“Preservare la sicurezza e l’ordine pubblico”. Con questa motivazione le autorità turche hanno vietato lo svolgimento della marcia del Gay Pride, prevista per domenica 26 giugno a Istanbul. La decisione è stata presa dal governatore locale all’indomani delle minacce arrivate dall’Alperen Ocaklari, organizzazione giovanile turca ultranazionalista e legata al Partito della Grande Unione (Bbp) di estrema destra, che aveva promesso “una reazione molto chiara e dura” alla “immoralità” della marcia Lgbt in programma a Piazza Taksim. “Cari rappresentanti dello Stato – aveva affermato mercoledì 15 giugno Kursat Mircan, capo dell’ufficio di Alperen Ocaklari a Istanbul, durante una conferenza stampa – che chiudete gli occhi e le orecchie di fronte a questa immoralità e la consentite, vi chiediamo di assolvere al vostro dovere di fermarla. Non vogliamo assolutamente che camminino nudi sul sacro suolo del nostro Paese durante il mese benedetto del Ramadan. Lo Stato deve fermarli tenendo in considerazione i valori nazionali”. E aveva aggiunto che se le autorità turche non avessero vietato la manifestazione, “saremo noi a fermare la marcia”.
Una minaccia che era valsa la denuncia, da parte delle associazioni Lgbt turche, alle autorità e che (forse) hanno portato lo stesso Mircan a correggere il tiro, affermando l’indomani di essere solo interessato al rispetto della religione. In un’intervista a The Voice of Russia, infatti, il leader ultranazionalista ha affermato che le sue parole “non contenevano alcuna minaccia”, ma non ha mancato di confermare il suo approccio critico alla manifestazione, spiegando di aver fatto più tentativi di farla annullare: “Avevamo avvisato questo gruppo inviando i nostri rappresentanti. Il 99% della comunità turca è musulmana. Dobbiamo vivere nella tolleranza, certo. Ma non si può organizzare questa marcia ignorando noi e i nostri valori religiosi. Non vogliamo che marcino mezzi nudi e con le bottiglie di alcolici in mano in questa città benedetta, dove i nostri antenati hanno versato il loro sangue”.

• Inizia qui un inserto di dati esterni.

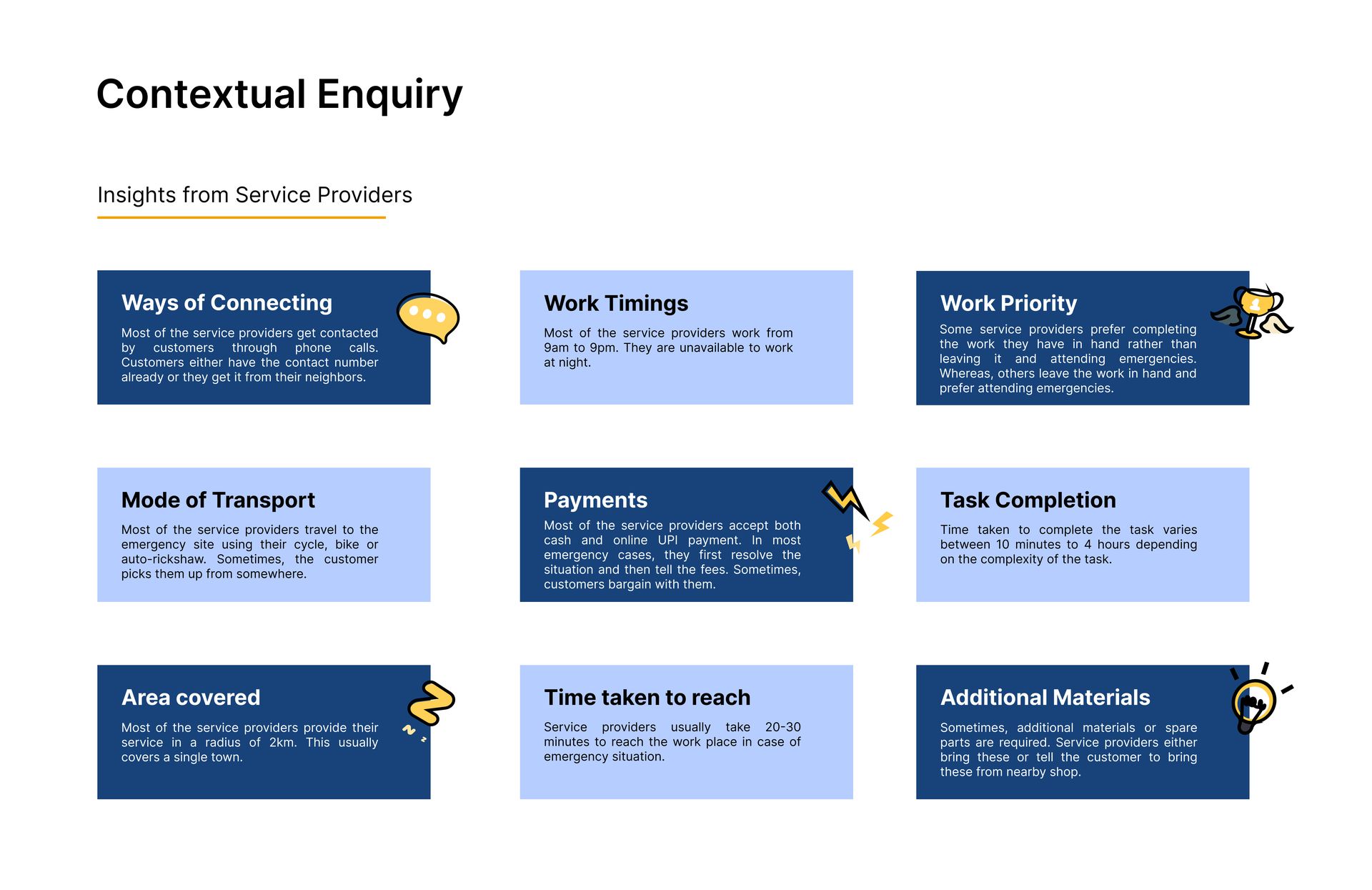 Contextual Enquiry

Insights from Service Providers

Ways of Connecting

Most of the service providers get contacted by customers through phone calls. Customers either have the contact number already or they get it from their neighbors.

Work Timings

Most of the service providers work from 9am to 9pm. They are unavailable to work at night.

Work Priority

Some service providers prefer completing the work they have in hand rather than leaving it and attending emergencies. Whereas, others leave the work in hand and prefer attending emergencies.

Mode of Transport

Most of the service providers travel to the emergency site using their cycle, bike or auto-rickshaw. Sometimes, the customer picks them up from somewhere.

Payments

Most of the service providers accept both cash and online UPI payment. In most emergency cases, they first resolve the situation and then tell the fees. Sometimes, customers bargain with them.

Task Completion

Time taken to complete the task varies between 10 minutes to 4 hours depending on the complexity of the task.

Area covered

Most of the service providers provide their service in a radius of 2km. This usually covers a single town.

Time taken to reach

Service providers usually take 20-30 minutes to reach the work place in case of emergency situation.

Additional Materials

Sometimes, additional materials or spare parts are required. Service providers either bring these or tell the customer to bring these from nearby shop.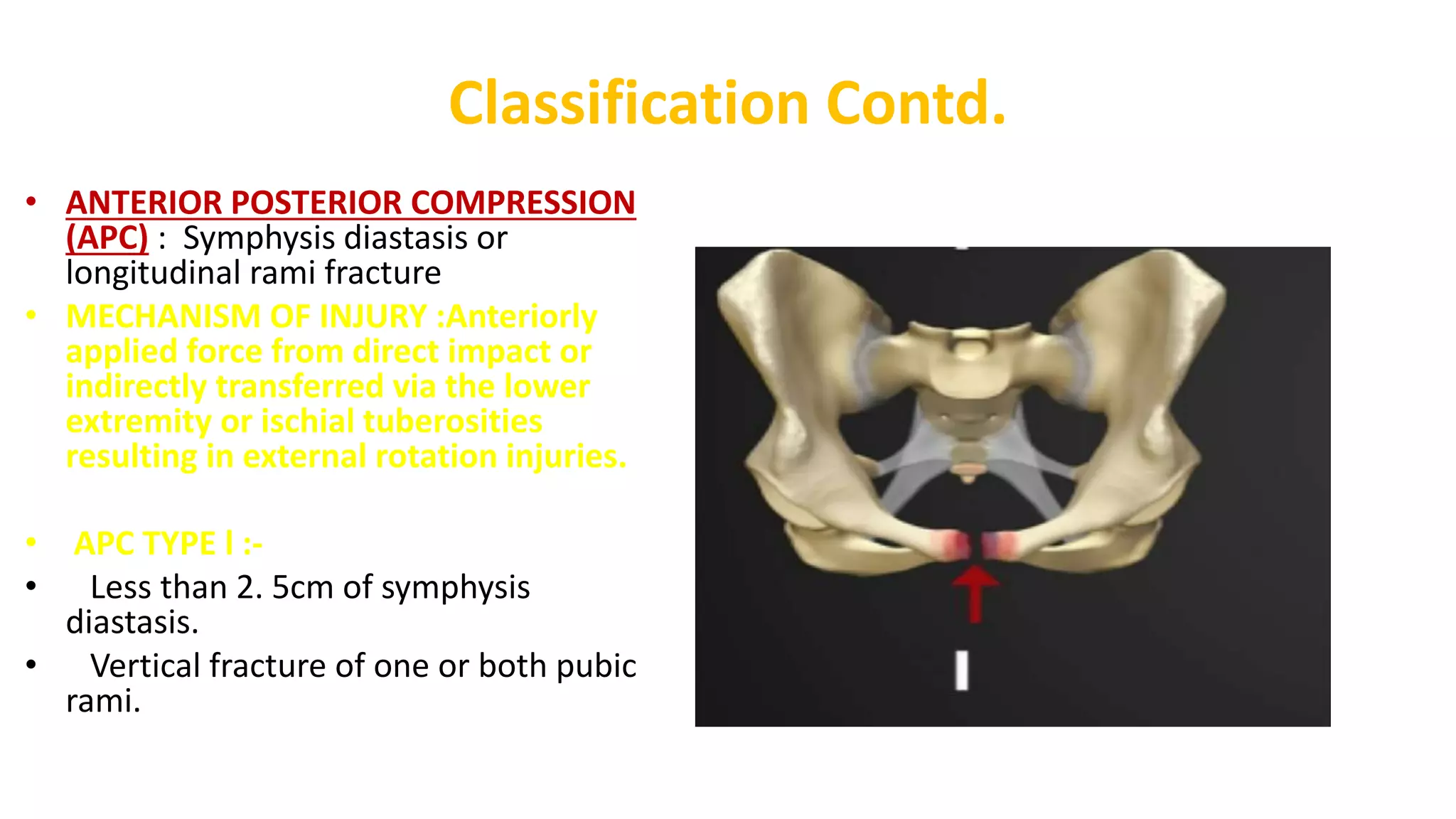 Classification Contd.

• ANTERIOR POSTERIOR COMPRESSION (APC) : Symphysis diastasis or longitudinal rami fracture
• MECHANISM OF INJURY :Anteriorly applied force from direct impact or indirectly transferred via the lower extremity or ischial tuberosities resulting in external rotation injuries.

• APC TYPE I :-
• Less than 2. 5cm of symphysis diastasis.
• Vertical fracture of one or both pubic rami.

Parole che arrivano in un momento delicato del processo di adesione della Turchia all’Unione Europea: a marzo lo stato turco e l’Ue erano giunti a una prima intesa in base alla quale Ankara si era impegnata a regolare i flussi migratori provenienti dal Medio Oriente e ad accogliere in territorio turco i migranti arrivati illegalmente in Grecia a partire dal 20 marzo. In cambio Bruxelles aveva promesso l’accelerazione della liberalizzazione dei visti per i cittadini turchi in cambio dell’attuazione di 72 riforme e dell’adeguamento della legislazione nazionale in materia di antiterrorismo.
Sul fronte dei diritti Lgbt non è poi la prima volta che in Turchia le manifestazioni delle comunità gay vengono represse: lo scorso anno il 13° Gay Pride di Istanbul era stato disperso con la forza dalla polizia dopo un divieto comunicato a poche ore dall’inizio. In quell’occasione la polizia era intervenuta in assetto antisommossa, sparando proiettili di gomma, gas lacrimogeni e cannoni ad acqua contro i manifestanti: l’ufficio del governatore di Istanbul, Vasip Sahin, aveva poi fatto sapere che “non era stato informato e non era stata data alcuna autorizzazione per la parata, che era un’aperta provocazione. Il gruppo ha continuato la marcia nonostante gli avvisi, quindi le forze di sicurezza lo hanno disperso secondo i compiti previsti dalla legge e con un uso proporzionale” della forza. Secondo il comitato organizzatore, invece, la manifestazione era “stata vietata improvvisamente usando il mese di Ramadan come scusa”, nonostante i due eventi fossero già coincisi nel 2014 senza incidenti.
E sempre nel 2015, poco prima del Gay Pride, a Istanbul erano apparsi alcuni manifesti che riportavano la frase shock “Se vedete quelli di Sodoma e Gomorra che fanno le loro cose sporche, uccidete i colpevoli”. A firmare il gesto era stato un gruppo estremista che si definiva “Giovani difensori dell’Islam”, il cui logo, secondo alcuni osservatori, mirava a ricordare quello dell’Isis. Nel 2010, infine, il ministro della Famiglia e della donna Aliye Selma Kavaf, membro del partito di Erdogan, aveva definito l’omosessualità “una malattia” che deve essere “sdradicata”.